The word brutiful reminds us that many things are simultaneously brutal and beautiful. This is similar to the idea I was trying to get at in my last post, when I talked about grief and grace living side by side.

I found Christmas Eve at the Dale to be brutiful. Brutal that so many of our friends were already in hibernation mode, hunkering down and attempting to ignore the holidays altogether. Brutal that the festive season brought up so much past hurt and current pain for so many of us. And beautiful that a group of us came together to enjoy a warm, yummy breakfast and a gingerbread house that we had created a couple of weeks before. Beautiful that two 12 year old “elves” (Erinn’s daughter and her friend) handed out gift bags to the folks who had gathered.
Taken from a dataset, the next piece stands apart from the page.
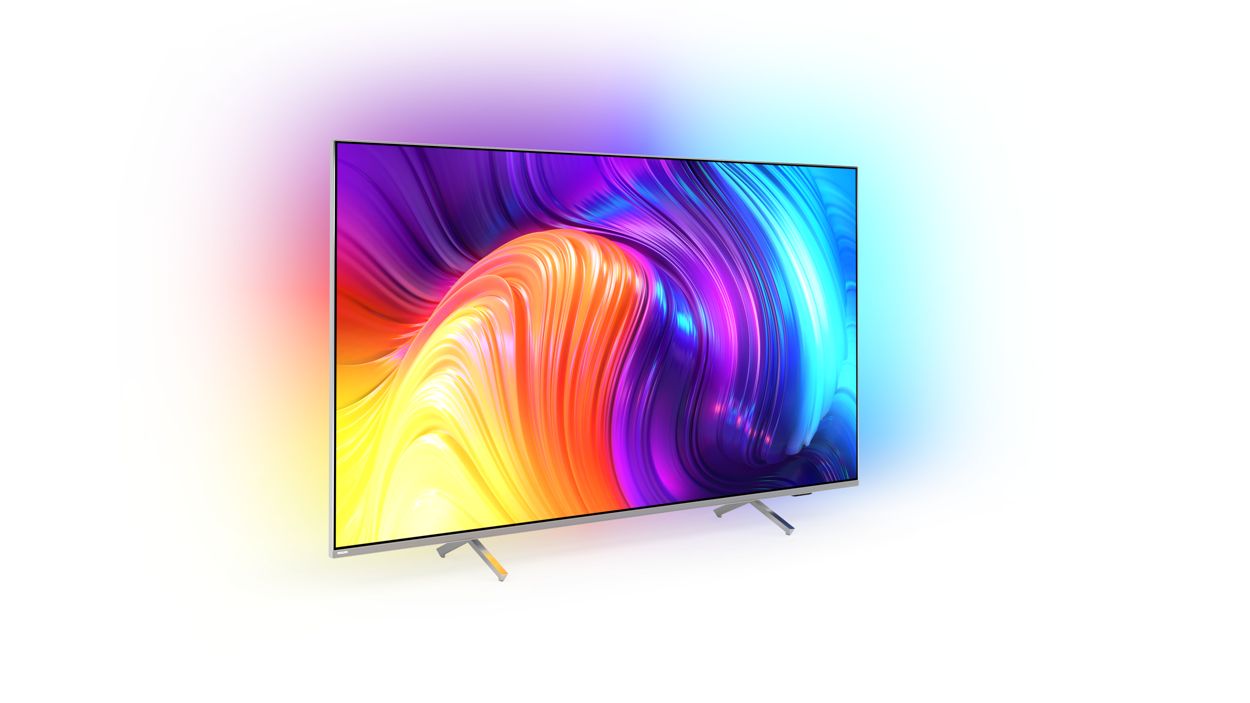 Televisor Smart Tv Philips The One 43pus8818/12 43'' 4k Uhd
Beautiful that the number of bags was exactly the same as the number of people.

Once I started thinking in “brutiful terms”, I saw this paradox everywhere.
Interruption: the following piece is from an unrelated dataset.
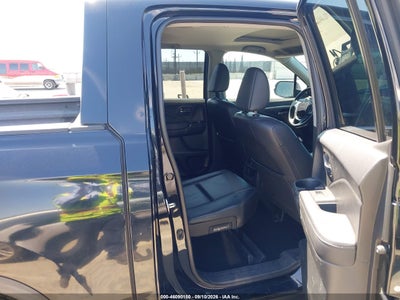 HONDA RIDGELINE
A friend called me throughout the holidays to update me on his efforts to secure a room in a rooming house for another friend in the community. Brutal that a small, windowless room without kitchen facilities is currently the only feasible option for this friend. But beautiful that members of the community are looking out for one another, and allowing me the honour of being kept in the loop.

A friend fell off the wagon after being sober for over a month. He came to talk to us because people told him we were worried about him. We chatted for a while, and it was brutal to see him intoxicated when I knew how desperately he wanted to not be. But then he got quiet, looked me straight in the eyes and whispered, “Jesus loves you. He really does, you know.” Beautiful.

So here we are in 2015, a year that we know for sure will be brutiful. Brutal isn’t nearly a strong enough word to describe today’s shootings in Paris. And yet we know that, somehow, beauty will keep surprising us throughout the year. We may need to train our eyes to see it, but it will be there. By the grace of God, beauty remains.

Lord give us the wisdom, courage and grace we will need in this brutiful year ahead.